Fig. 2: Phylogenetic relationships of previously undetected SARS-CoV-2 and other NY and global isolates.

a Multiple sequence alignment of >95% complete SARS-CoV-2 genome sequences obtained from RPN pools relative to Wuhan-Hu-1 (RefSeq: NC_045512). RPN pools are ordered by date and PANGO lineage as displayed in (a). The SARS-CoV-2 genome coordinates and gene annotations are shown above. Single- nucleotide variations (SNVs) are depicted with vertical lines in red (clade defining) or black (other). b Coverage for pools with detectable RT-PCR targets (ORF1ab+E+ (magenta), ORF1ab+ (yellow), E+ (cyan)) collected prior to the first confirmed case in NY (NY1) with detectable SARS-CoV-2 reads that could not be assembled to complete genomes (>Q30 reads are shown). Nextera XT comprises data from both whole-genome and targeted amplicon sequencing library preparations. c Maximum-likelihood (ML) phylogenetic inference shown as a time tree of seven SARS-CoV-2 genome sequences from this surveillance study in a global background of 2993. Tip circles indicate the position of the respiratory pathogen-negative (RPN) pools (red) described in this report, the first reported COVID-19 case in NYC (green) from 29 February, later NYC cases from MSHS (yellow) and other institutions (dark gray), and US (blue) early isolates prior to 1 March.

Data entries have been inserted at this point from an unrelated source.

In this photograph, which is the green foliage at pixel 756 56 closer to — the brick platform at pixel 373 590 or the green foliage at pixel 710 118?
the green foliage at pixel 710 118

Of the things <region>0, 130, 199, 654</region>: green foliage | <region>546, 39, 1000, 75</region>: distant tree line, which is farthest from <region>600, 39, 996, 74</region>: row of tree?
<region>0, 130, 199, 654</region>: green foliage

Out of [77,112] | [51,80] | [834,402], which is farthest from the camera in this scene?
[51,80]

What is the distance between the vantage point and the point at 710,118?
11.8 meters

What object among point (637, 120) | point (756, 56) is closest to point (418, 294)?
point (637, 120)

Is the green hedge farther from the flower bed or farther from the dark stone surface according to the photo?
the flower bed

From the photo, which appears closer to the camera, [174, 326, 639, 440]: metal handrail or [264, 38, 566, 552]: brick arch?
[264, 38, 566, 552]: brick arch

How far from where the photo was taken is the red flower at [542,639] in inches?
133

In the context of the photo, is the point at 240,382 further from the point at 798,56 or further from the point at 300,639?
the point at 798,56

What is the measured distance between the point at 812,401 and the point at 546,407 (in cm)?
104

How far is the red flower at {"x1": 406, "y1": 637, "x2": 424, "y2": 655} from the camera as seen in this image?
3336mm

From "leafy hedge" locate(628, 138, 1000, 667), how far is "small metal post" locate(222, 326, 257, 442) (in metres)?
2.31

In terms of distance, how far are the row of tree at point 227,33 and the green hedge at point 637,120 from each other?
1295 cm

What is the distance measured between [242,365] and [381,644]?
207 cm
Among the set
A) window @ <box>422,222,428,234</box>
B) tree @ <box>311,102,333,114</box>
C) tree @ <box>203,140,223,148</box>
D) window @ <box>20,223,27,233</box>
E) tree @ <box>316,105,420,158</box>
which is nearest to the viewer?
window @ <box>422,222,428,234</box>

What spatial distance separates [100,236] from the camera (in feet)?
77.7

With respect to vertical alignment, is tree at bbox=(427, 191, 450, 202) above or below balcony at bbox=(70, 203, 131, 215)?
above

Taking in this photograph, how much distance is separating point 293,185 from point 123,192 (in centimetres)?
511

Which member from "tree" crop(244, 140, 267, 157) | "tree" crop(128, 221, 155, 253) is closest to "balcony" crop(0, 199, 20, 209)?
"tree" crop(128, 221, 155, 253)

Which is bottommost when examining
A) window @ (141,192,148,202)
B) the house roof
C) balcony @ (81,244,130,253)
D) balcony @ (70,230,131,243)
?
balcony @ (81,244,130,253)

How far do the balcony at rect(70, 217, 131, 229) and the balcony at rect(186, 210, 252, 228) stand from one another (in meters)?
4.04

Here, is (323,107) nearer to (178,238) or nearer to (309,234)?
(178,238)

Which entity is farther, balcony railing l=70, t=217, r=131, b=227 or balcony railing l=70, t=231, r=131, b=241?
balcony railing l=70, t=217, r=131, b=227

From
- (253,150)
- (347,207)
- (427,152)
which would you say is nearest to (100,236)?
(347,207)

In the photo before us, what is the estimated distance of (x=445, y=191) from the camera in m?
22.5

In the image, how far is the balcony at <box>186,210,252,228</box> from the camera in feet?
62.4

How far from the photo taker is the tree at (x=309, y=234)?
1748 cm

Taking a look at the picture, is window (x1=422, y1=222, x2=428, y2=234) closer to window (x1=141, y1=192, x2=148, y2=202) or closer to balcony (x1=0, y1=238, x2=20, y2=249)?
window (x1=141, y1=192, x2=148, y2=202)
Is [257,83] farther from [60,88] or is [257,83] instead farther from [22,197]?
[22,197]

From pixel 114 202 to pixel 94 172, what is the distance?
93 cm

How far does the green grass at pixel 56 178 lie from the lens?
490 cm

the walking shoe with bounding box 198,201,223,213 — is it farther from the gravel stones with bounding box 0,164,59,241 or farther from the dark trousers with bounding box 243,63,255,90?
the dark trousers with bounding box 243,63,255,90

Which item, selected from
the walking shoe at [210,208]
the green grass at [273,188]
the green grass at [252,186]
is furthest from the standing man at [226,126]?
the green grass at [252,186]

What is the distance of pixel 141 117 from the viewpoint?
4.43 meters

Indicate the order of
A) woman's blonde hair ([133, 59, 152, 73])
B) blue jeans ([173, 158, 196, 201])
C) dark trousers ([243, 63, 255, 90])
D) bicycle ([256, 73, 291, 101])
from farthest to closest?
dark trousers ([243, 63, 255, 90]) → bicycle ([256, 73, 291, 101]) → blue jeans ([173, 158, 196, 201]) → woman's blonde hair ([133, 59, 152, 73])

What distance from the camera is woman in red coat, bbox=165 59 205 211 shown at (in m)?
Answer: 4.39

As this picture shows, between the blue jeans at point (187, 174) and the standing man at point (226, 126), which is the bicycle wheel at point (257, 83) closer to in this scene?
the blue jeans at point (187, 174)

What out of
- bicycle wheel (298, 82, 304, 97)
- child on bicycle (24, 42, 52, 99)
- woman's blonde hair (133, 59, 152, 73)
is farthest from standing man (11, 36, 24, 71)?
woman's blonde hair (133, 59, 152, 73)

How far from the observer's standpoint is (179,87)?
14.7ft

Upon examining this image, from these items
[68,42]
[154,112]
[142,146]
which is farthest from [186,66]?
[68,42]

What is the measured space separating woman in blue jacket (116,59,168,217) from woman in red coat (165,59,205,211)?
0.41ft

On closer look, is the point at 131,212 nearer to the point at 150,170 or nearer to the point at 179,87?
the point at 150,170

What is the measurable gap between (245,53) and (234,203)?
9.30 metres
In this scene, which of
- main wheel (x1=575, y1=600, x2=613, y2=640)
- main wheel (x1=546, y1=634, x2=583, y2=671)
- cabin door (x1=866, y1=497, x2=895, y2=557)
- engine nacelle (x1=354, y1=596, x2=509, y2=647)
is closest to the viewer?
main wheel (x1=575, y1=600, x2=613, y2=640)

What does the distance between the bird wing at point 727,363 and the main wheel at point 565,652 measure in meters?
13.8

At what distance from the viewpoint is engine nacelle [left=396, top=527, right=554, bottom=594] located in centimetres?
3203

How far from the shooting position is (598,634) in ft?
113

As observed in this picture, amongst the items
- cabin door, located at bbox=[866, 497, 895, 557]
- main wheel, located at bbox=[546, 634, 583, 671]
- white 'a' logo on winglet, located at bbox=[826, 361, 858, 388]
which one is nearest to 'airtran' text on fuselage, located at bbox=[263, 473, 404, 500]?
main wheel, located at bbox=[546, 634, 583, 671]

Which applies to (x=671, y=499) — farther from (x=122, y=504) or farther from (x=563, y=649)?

Tips without circles correspond to the background global isolates. The yellow box delineates the position of the clade containing the majority of NYC sequences detected during the early spread. The PANGO lineage classification of the RPN pools is indicated on the right, and the NextStrain clades are shown as node labels. The specimen identifier is indicated for RPN pools detected earlier than NY1. The time tree was inferred under a strict clock model with a nucleotide substitution rate of 0.80 × 10⁻³.